--- TEKS PILIHAN ---
Ramadan, Toleransi, dan Pancasila

Author : Humas | Thursday, July 11, 2013 01:46 WIB | Koran Tempo -

dosen Universitas Muhammadiyah Malang. Kandidat doktor di National University of Singapore (NUS)



D RAMA menegangkan itu kembali terulang. Melalui Sidang Isbat Penetapan Awal Ramadan, pemerintah telah mempertontonkan intoleransi dengan hanya mempertimbangkan sikap kelompok tertentu dan mengabaikan kelompok yang memiliki pendirian, keyakinan, metode, dan fakta lain. Maka, tak terlalu salah jika ada yang menilai sidang isbat hanya merupakan legitimasi bagi kelompok tertentu sekaligus penghakiman atas sikap dan pilihan kelompok lainnya. Sulit untuk tidak menyimpulkan, melalui drama ini, bahwa pemerintah telah gagal memerankan diri sebagai katalisator konflik wacana di kalangan kelompok-kelompok Islam yang berbeda di Indonesia.
 

Tetapi, pada saat yang sama, pertanyaan kritis juga perlu dikemukakan: apakah sikap Muhammadiyah yang menolak berpartisipasi dalam Sidang Isbat dan pada saat yang sama memilih mengikuti sikap dan keyakinannya sendiri bukan merupakan sikap yang intoleran? Jawaban atas pertanyaan ini bisa beragam. Di satu sisi, sebagai sebuah kritik terhadap sikap pemerintah yang tidak obyektif dan intoleran, penolakan untuk terlibat dan patuh pada kebijakan serta keputusan pemerintah merupakan sebuah contoh kritik verbal yang sangat mengena. Di sisi lain, hal itu bisa juga dilihat sebagai bentuk intoleransi atas keragaman, yang pada gilirannya potensial memicu ketegangan horizontal pada level massa awam.
 

Perbedaan keyakinan memang tidak mudah disatukan. Demikian pula tafsir atas kebenaran, tidak gampang dinegosiasikan, jika bukan malah mustahil. Tapi pasti akan selalu ada ruang di antara keyakinan dan kebenaran yang berbeda itu. Saya meyakini itulah toleransi. Maka, dalam kerangka toleransi ini, sebagai bagian dari rumah besar bernama Indonesia, kita perlu sejenak menengok pada akar kebangsaan kita. Maknanya, jika kita masih meyakini Pancasila sebagai falsafah bangsa yang mampu menjadi titik temu bagi semua perbedaan yang ada di negeri ini, termasuk perbedaan tafsir atas agama, menanggalkan sejenak ego kelompok dan menengok pada nilai-nilai dasar kebangsaan itu barangkali bisa memberi angin segar di tengah ketegangan.
---
SOAL TERTULIS A> Saring catatan di bawah ini dan salin setiap baris yang memuat kata "head".
Catatan berikut tidak berkaitan dengan teks pilihan di atas.
--- DATA DITAMPILKAN ---
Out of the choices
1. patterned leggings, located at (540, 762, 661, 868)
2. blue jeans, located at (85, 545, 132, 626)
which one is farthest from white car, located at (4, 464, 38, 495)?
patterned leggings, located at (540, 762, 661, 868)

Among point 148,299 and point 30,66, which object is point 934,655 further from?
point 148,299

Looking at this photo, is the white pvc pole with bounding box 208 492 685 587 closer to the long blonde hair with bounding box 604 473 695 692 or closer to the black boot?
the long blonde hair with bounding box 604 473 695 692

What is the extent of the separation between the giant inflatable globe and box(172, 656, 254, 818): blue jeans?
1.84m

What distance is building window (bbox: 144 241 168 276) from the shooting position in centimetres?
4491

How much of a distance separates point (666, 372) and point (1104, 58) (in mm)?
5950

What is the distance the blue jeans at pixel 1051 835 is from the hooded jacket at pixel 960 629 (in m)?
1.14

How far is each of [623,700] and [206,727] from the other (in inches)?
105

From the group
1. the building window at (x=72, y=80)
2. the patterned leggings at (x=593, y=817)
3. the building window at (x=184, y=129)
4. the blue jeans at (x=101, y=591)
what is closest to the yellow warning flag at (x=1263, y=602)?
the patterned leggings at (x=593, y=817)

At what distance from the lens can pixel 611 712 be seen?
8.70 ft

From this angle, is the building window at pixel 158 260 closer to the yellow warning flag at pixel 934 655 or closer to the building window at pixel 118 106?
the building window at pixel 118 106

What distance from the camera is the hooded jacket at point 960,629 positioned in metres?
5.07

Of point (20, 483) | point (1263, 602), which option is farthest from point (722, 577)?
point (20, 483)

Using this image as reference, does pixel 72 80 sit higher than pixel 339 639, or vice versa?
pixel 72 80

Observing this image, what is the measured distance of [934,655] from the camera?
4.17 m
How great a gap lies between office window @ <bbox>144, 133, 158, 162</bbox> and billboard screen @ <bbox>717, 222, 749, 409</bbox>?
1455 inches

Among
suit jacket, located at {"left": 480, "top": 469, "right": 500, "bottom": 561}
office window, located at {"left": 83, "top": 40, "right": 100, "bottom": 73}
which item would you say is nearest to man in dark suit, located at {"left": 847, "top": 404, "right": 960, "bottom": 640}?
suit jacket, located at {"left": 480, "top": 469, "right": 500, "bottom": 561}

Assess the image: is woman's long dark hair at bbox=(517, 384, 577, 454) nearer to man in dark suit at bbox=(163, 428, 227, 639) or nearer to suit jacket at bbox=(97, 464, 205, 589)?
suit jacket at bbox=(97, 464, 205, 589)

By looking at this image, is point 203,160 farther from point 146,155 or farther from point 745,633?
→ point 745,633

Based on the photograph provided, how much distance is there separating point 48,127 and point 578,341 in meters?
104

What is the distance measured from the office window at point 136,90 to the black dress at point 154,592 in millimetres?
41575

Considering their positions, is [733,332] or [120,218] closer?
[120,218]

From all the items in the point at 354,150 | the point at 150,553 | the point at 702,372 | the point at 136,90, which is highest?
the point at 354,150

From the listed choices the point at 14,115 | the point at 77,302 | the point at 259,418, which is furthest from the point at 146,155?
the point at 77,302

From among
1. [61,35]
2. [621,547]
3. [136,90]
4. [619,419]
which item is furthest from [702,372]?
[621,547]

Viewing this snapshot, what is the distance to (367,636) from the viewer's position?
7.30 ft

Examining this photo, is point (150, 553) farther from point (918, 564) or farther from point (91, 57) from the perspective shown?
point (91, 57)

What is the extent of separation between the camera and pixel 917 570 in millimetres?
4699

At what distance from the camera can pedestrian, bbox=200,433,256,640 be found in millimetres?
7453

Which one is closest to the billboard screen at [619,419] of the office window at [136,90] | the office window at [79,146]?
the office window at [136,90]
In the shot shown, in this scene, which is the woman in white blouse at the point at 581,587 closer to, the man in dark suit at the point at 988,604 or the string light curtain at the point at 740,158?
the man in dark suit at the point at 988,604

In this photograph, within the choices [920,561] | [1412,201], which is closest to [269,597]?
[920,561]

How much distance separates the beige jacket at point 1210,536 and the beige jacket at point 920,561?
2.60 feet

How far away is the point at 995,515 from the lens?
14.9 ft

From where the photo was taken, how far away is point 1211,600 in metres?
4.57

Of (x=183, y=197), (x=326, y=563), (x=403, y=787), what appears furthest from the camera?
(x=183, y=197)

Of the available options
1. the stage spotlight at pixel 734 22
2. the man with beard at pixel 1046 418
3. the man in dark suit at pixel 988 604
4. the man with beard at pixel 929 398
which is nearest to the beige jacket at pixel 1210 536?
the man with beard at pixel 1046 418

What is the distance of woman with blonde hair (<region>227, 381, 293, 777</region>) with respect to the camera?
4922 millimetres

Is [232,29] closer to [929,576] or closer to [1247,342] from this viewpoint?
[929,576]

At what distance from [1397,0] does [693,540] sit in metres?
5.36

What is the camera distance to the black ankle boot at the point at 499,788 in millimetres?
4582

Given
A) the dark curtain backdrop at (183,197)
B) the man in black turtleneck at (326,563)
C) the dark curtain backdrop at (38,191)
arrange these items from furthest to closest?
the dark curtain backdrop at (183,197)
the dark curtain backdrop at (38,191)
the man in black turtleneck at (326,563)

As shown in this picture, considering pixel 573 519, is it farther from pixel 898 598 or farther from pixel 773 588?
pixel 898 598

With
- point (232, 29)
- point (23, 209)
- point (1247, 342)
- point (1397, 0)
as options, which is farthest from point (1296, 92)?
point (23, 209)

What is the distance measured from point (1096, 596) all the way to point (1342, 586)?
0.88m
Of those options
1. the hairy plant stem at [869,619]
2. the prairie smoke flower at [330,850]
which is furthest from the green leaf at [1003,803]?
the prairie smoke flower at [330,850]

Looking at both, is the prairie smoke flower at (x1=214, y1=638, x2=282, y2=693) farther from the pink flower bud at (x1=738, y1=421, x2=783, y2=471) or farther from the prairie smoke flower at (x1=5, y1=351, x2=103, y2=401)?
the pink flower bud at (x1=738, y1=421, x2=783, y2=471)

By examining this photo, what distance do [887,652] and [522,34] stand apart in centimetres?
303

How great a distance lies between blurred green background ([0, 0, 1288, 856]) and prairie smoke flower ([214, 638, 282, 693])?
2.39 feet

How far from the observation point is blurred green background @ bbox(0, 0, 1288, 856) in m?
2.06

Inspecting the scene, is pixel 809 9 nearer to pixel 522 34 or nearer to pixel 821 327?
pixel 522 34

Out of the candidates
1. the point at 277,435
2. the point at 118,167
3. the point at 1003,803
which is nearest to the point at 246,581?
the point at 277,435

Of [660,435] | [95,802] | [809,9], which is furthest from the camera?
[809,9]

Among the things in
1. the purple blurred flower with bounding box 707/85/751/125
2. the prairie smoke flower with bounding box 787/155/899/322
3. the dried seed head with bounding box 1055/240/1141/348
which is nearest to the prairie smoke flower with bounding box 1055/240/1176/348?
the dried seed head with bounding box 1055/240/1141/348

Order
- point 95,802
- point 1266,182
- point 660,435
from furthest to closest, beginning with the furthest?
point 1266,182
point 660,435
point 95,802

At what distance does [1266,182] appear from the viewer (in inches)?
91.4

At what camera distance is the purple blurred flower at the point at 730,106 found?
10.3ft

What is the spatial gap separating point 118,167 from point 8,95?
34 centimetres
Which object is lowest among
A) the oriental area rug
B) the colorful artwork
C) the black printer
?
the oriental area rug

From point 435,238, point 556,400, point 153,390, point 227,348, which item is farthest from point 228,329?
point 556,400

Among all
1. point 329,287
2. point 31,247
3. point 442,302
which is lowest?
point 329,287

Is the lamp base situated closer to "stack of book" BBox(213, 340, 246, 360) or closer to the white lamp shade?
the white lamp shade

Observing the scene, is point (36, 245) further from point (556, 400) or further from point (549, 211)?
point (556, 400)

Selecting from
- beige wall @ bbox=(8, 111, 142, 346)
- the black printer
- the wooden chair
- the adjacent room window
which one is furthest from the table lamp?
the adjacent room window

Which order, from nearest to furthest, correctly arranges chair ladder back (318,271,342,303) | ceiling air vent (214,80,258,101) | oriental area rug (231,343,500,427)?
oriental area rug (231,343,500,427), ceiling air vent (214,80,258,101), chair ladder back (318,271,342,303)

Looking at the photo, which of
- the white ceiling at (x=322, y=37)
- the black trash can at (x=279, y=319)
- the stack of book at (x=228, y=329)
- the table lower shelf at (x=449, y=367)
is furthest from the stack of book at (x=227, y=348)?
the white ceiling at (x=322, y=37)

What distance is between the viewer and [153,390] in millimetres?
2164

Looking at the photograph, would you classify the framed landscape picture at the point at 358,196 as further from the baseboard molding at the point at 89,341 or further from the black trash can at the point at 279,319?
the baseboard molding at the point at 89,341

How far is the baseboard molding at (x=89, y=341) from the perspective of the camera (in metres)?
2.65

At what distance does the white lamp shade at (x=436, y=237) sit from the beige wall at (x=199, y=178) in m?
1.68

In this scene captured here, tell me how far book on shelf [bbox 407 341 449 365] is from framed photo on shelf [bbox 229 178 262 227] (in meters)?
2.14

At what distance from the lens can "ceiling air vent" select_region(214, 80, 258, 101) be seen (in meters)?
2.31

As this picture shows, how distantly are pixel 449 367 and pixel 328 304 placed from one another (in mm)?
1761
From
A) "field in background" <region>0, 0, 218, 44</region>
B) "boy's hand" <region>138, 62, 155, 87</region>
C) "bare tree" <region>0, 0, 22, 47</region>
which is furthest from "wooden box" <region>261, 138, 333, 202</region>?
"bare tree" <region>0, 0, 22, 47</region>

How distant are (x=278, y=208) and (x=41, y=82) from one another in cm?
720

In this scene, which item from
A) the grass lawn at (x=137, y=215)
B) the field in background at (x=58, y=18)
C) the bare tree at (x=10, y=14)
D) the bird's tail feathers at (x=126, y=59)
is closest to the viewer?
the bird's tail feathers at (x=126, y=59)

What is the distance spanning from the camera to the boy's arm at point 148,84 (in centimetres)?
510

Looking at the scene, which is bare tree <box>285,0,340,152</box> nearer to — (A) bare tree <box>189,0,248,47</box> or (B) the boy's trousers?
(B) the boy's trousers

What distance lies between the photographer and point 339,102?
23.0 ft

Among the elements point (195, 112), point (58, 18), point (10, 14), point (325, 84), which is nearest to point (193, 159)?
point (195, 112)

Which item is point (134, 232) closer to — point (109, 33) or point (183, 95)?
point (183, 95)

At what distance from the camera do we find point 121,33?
---
SOAL TERTULIS B> Perbarui teks pilihan dengan menuliskan ulang seluruh bagian dari "Ramadan, Toleransi, dan" hingga "berbeda di Indonesia.", dan ganti "pemerintah" dengan "penguasa".

JAWABAN LENGKAP A>
3. the dried seed head with bounding box 1055/240/1141/348
the dried seed head with bounding box 1055/240/1141/348

JAWABAN LENGKAP B>
Ramadan, Toleransi, dan Pancasila

Author : Humas | Thursday, July 11, 2013 01:46 WIB | Koran Tempo -

dosen Universitas Muhammadiyah Malang. Kandidat doktor di National University of Singapore (NUS)



D RAMA menegangkan itu kembali terulang. Melalui Sidang Isbat Penetapan Awal Ramadan, penguasa telah mempertontonkan intoleransi dengan hanya mempertimbangkan sikap kelompok tertentu dan mengabaikan kelompok yang memiliki pendirian, keyakinan, metode, dan fakta lain. Maka, tak terlalu salah jika ada yang menilai sidang isbat hanya merupakan legitimasi bagi kelompok tertentu sekaligus penghakiman atas sikap dan pilihan kelompok lainnya. Sulit untuk tidak menyimpulkan, melalui drama ini, bahwa penguasa telah gagal memerankan diri sebagai katalisator konflik wacana di kalangan kelompok-kelompok Islam yang berbeda di Indonesia.